==== Supplied passage

On Sept. 10-11, 2001, I attended a TMP corporate leadership conference at the Embassy Suites in Lower Manhattan, one block from the World Trade Center. I’m lucky to be alive, and my heart goes out to those people who lost their lives, and to their family and friends who miss them.
I am especially grateful to Ian, Scott and Andriana, colleagues of mine from TMP. The four of us went through this awful day together.
Sunday, Sept. 9, 2001
Sitting in Terminal A at Boston’s Logan Airport, I realize I left my cell phone in my car. I debate whether I should hurry and get it. My flight isn’t until 6:30, but I’m in Central Parking and it’s a long walk. I scurry from my seat and make a loping walk to and from my car, arriving back at the terminal just as we’re asked to board the 82-minute flight to LaGuardia. It’s a hot summer day, and I’m sweating from the walk.
Monday, Sept. 10, 2001
I’m walking on Vesey Street with Jennifer, a colleague, on our way to a scheduled tour of the New York Stock Exchange and someone points out the North Tower and says, “that’s where the truck with the bomb went in.” I’m looking at this massive base and thinking, how could someone just park here with a bomb?

========
==== Dataset

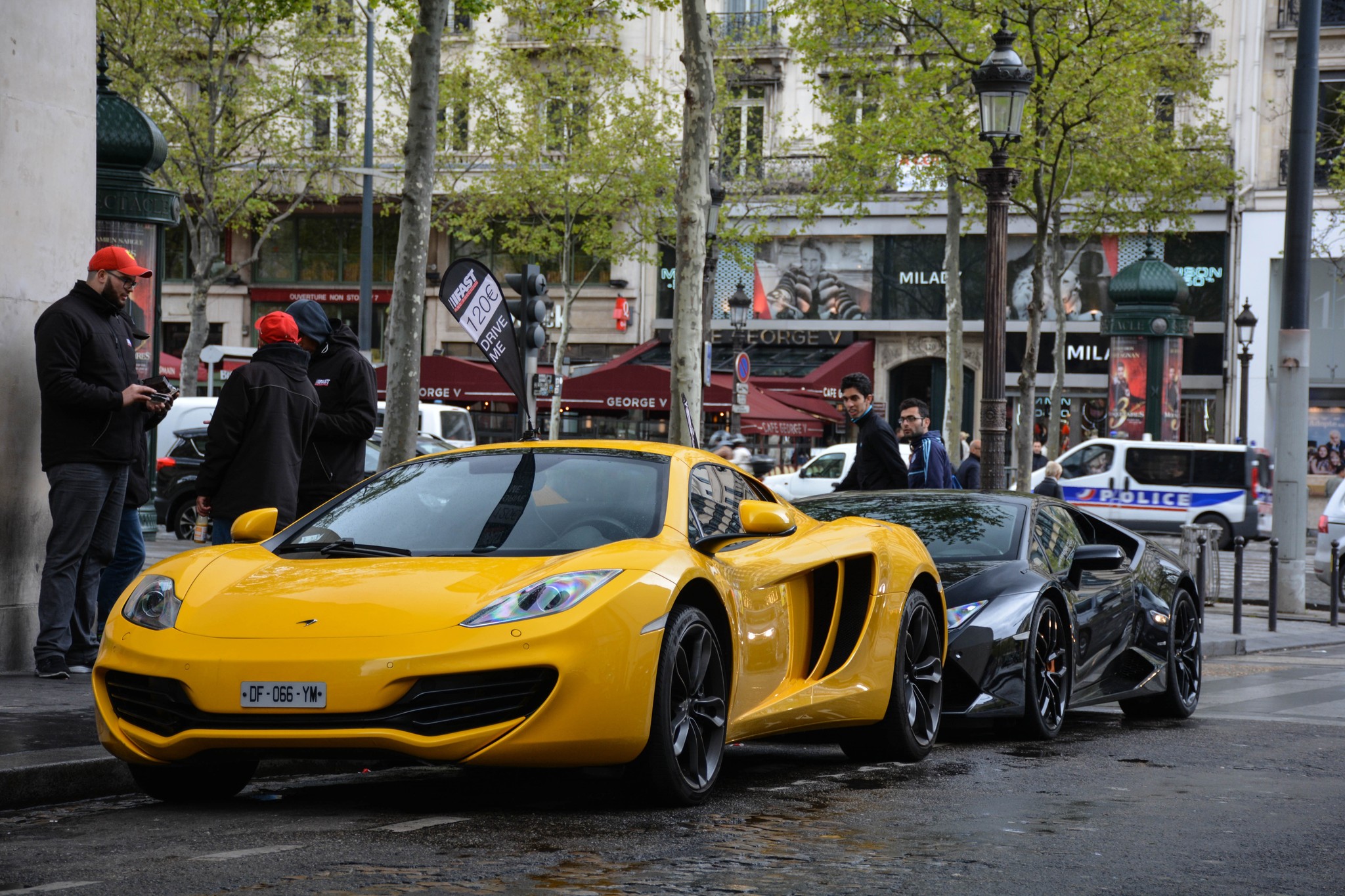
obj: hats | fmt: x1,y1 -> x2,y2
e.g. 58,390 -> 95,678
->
254,311 -> 302,345
87,245 -> 153,278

========

(Exercise prompt)
Answer these about the September 2001 account:
(a) At which hotel was the TMP corporate leadership conference held?
(b) What did the writer realize had been left in the car while sitting in Terminal A?
(c) Where were the writer and Jennifer headed on Monday, Sept. 10?

(Solution to the exercise)
(a) The Embassy Suites in Lower Manhattan, one block from the World Trade Center.
(b) A cell phone.
(c) To a scheduled tour of the New York Stock Exchange.